Simple exponential smoothing models a series with no trend or seasonality. The forecast is a weighted average of all past observations with weights that decay exponentially into the past, controlled by a smoothing parameter α ∈ [0, 1]. The recursive form is intuitive: the level at time t is α times the new observation plus (1 − α) times the previous level. Larger α puts more weight on recent observations and produces a more responsive (but noisier) forecast.

Double exponential smoothing (Holt's method) adds a trend component, with its own smoothing parameter β. The level update remains as before, plus a trend update: the new trend is β times the change in level plus (1 − β) times the previous trend. Forecasts add the trend extrapolated forward. Triple exponential smoothing (Holt-Winters) adds a seasonal component on top, with smoothing parameter γ. The three components — level, trend, seasonality — each have their own smoothing rate, and the forecast composes them.

The ETS framework

The exponential smoothing methods can be unified under the ETS framework (Error, Trend, Seasonality), which writes them as state-space models with three modelling choices: error type (additive vs. multiplicative), trend type (none, additive, additive damped, multiplicative, multiplicative damped), and seasonality type (none, additive, multiplicative). The ETS taxonomy enumerates 30 specific models; an automated selector picks among them by maximum likelihood and information criteria (AIC, BIC), much like auto.arima picks among ARIMA orders. The R forecast package's ets() function is the reference implementation.

The M-competition lessons

The M-competitions (Makridakis competitions, running since 1982 with successive editions of increasing scope) are the long-running empirical benchmark of forecasting methods on heterogeneous business time series. The M3 (2000) and M4 (2018) competitions established a humbling result: simple methods like exponential smoothing and ARIMA, and even simpler ones like the seasonal naive forecast, were extremely hard to beat. Sophisticated machine-learning methods often underperformed. The M5 (2020) competition, on retail data, finally saw machine-learning methods (LightGBM-based ensembles) win — but the margin was narrow and the simple methods remained competitive baselines. The M6 (2022) competition on financial data was more equivocal still.

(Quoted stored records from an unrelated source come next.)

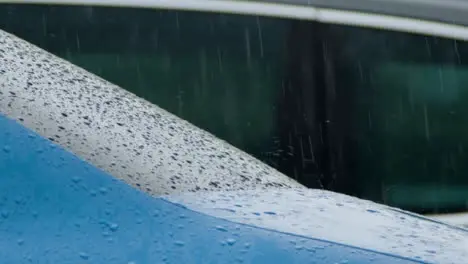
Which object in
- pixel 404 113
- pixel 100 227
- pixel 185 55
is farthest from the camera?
pixel 404 113

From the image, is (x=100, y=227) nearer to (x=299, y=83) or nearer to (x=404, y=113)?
(x=299, y=83)

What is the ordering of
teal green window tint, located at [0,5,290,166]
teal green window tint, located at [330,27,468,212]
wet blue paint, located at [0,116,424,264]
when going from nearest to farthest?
wet blue paint, located at [0,116,424,264] < teal green window tint, located at [0,5,290,166] < teal green window tint, located at [330,27,468,212]

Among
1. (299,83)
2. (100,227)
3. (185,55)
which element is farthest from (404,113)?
(100,227)

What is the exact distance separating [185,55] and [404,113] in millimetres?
851

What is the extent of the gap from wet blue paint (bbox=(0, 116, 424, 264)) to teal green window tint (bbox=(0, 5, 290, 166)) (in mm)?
1986

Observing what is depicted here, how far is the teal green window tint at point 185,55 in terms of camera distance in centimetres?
379

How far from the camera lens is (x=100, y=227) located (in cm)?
175

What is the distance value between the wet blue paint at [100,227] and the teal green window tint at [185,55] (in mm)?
1986

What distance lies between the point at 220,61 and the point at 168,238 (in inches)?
85.5

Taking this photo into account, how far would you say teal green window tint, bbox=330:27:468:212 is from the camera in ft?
13.0

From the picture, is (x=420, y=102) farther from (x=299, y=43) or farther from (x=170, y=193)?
(x=170, y=193)

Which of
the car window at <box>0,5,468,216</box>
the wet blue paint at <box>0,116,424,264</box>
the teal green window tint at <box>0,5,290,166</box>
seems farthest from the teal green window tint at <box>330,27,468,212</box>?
the wet blue paint at <box>0,116,424,264</box>

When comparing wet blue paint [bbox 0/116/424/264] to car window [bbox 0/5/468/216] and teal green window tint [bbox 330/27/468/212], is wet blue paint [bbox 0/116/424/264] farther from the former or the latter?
teal green window tint [bbox 330/27/468/212]

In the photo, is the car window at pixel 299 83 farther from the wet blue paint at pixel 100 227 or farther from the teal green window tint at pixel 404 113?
the wet blue paint at pixel 100 227
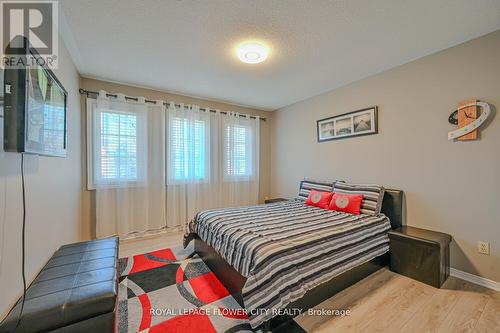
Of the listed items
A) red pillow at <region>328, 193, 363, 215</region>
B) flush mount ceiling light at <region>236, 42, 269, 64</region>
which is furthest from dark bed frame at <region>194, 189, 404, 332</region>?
flush mount ceiling light at <region>236, 42, 269, 64</region>

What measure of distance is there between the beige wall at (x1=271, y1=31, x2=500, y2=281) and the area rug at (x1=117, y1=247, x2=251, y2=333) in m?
2.44

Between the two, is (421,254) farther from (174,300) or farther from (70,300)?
(70,300)

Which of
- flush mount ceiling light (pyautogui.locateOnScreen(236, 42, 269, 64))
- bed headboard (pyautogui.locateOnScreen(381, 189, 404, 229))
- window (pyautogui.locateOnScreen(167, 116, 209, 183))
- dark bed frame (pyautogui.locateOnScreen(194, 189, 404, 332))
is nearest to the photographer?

The lesson is consequential: classical methods are not obsolete. On modest datasets, on heterogeneous business series, on problems where interpretability matters, ETS and ARIMA remain the right starting point. The deep-learning methods of the next sections begin to dominate when the dataset is large, the series share structure across instances, and the scale of the problem rewards a single shared model over thousands of per-series fits.

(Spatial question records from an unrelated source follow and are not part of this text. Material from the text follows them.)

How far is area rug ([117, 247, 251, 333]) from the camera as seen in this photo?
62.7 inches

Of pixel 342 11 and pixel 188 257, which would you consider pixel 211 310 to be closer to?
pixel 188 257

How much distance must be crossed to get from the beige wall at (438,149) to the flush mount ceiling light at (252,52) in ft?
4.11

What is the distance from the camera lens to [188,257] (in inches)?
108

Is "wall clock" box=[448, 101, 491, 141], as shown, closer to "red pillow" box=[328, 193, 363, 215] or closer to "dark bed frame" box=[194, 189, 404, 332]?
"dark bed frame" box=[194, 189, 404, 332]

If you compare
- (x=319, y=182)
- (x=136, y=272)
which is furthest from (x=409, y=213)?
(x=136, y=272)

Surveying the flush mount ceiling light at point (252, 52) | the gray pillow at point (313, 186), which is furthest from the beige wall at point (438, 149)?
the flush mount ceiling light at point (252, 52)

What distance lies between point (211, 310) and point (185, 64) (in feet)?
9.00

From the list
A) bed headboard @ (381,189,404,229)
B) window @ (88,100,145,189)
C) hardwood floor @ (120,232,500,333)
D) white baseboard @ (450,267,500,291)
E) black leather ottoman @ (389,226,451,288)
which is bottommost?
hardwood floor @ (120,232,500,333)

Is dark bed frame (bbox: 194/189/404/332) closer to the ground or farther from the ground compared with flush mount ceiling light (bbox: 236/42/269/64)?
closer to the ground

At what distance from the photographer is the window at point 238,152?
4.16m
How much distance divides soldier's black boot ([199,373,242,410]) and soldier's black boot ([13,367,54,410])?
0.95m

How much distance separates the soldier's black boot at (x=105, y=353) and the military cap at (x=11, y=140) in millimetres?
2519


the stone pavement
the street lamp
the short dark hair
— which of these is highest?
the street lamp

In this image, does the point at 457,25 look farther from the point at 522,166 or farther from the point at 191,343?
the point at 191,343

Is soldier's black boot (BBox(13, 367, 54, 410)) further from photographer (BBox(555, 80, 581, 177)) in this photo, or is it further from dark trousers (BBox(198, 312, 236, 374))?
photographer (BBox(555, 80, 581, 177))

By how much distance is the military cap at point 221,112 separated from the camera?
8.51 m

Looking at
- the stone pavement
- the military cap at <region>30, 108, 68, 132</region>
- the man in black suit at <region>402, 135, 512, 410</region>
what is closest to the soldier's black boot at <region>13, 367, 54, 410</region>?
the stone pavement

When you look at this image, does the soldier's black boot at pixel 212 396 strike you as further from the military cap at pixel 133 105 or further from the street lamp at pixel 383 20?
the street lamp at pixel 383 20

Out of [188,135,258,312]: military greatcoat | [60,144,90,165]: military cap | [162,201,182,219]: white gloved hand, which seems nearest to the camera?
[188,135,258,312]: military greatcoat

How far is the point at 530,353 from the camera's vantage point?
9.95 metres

A point forecast is rarely what a decision-maker actually needs. The decision is usually "given my uncertainty about the future, what is the best action?" — and answering it requires a forecast distribution, not a single number. Probabilistic and Bayesian time-series methods produce that distribution natively.

State-space models and the Kalman filter

The unifying mathematical framework for probabilistic time-series modelling is the linear Gaussian state-space model, which writes the observed series as a noisy observation of a latent state that evolves according to its own dynamics. The state evolution is a linear transformation plus Gaussian noise; the observation is a linear function of the state plus Gaussian noise. Almost every classical time-series model — ARIMA, ETS, Bayesian structural time series — can be expressed in state-space form, and once expressed there, the optimal forecast and its uncertainty are computed by the Kalman filter (and its smoothing companion, the Kalman smoother). Chapter 01 of Part XII covered the Kalman filter for robotics; the same machinery underlies most probabilistic time-series practice.

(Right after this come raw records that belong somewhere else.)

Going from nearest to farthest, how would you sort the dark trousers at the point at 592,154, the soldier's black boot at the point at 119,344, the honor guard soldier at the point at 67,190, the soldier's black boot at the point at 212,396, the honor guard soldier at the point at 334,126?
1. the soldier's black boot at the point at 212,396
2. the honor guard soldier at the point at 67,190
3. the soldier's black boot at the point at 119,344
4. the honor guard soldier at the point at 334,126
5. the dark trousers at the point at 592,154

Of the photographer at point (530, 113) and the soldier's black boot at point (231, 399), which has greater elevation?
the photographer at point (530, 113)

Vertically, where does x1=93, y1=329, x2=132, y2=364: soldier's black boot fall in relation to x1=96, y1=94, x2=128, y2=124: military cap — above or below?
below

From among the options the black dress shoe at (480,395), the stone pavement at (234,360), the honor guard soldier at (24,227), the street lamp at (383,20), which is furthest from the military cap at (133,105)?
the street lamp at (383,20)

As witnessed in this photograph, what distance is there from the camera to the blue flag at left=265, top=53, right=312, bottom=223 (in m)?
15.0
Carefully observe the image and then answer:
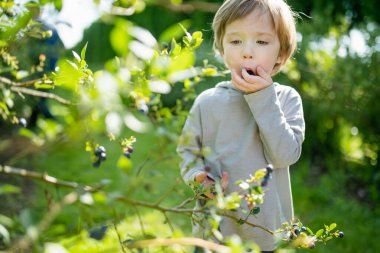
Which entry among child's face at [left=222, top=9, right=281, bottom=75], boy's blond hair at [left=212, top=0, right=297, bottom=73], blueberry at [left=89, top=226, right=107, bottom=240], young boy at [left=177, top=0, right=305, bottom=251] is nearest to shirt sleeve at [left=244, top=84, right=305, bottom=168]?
young boy at [left=177, top=0, right=305, bottom=251]

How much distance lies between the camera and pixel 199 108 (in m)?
2.08

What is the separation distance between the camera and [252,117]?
2021 millimetres

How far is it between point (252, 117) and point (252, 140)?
0.09 m

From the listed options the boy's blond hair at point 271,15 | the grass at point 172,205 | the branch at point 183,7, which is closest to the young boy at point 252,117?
the boy's blond hair at point 271,15

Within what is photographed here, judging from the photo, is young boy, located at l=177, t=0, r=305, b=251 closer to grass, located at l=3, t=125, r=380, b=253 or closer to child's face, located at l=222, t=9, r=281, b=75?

Bayesian Structural Time Series

Bayesian Structural Time Series (BSTS, Scott & Varian 2014) is a particular formulation that explicitly decomposes a series into trend, seasonality, regression-on-covariates, and unobserved components, with priors on each. The full posterior is sampled via MCMC or variational methods, and the resulting forecasts come with calibrated uncertainty intervals. Google's CausalImpact library uses BSTS as its underlying engine to estimate causal effects of interventions — a direct application of the modelling-vs-forecasting distinction from Section 01.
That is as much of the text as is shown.